AETIOLOGY
Physically or Chemically Induced Transfusion Reactions (PCITR)
INCIDENCE
Unusual
CLINICAL CULTURE
These reactions may be caused by a variety of factors. They include Intra - vascular damage to the transfused RBC by hyper or hypotonic solutions; heat/cold damage to RBC during storage of pre - warming; citrate toxicity in massive transfusions; hypothermia due to massive infusions of cool fluids.

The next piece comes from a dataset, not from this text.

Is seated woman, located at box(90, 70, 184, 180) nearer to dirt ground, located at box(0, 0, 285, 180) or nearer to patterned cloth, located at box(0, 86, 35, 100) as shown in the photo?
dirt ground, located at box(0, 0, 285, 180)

The clinical picture is nonspecific.
Commonly it includes: Chills, muscle twitching, numbness especially facial, nausea , vomiting, perioral tingling, cardiac arrythmais, altered respiration and anxiety.
MANAGEMENT
For correct management the following test are necessary: Serum electrolyte levels, ionised calcium levels, blood levels, blood glucose, urine analysis, haemoglobin, haematocrit, platelet count, protrombin time, activated partial thromboplastin time.
1. Treat the underlying cause.
2. Give supportive care for electrolyte imbalance and cardiac arrythmias.
3. Heparin may be necessary for DIC.
4. Oral calcium rich products may be required for citrate toxicity.
PREVENTION
Use blood warmers only when large amounts of blood/components are to be infused rapidly.
Use platelet concentrates and FFP in patients who receive massive transfusions.
Monitor patient's vital signs and mental status for early detection of electrolyte imbalance.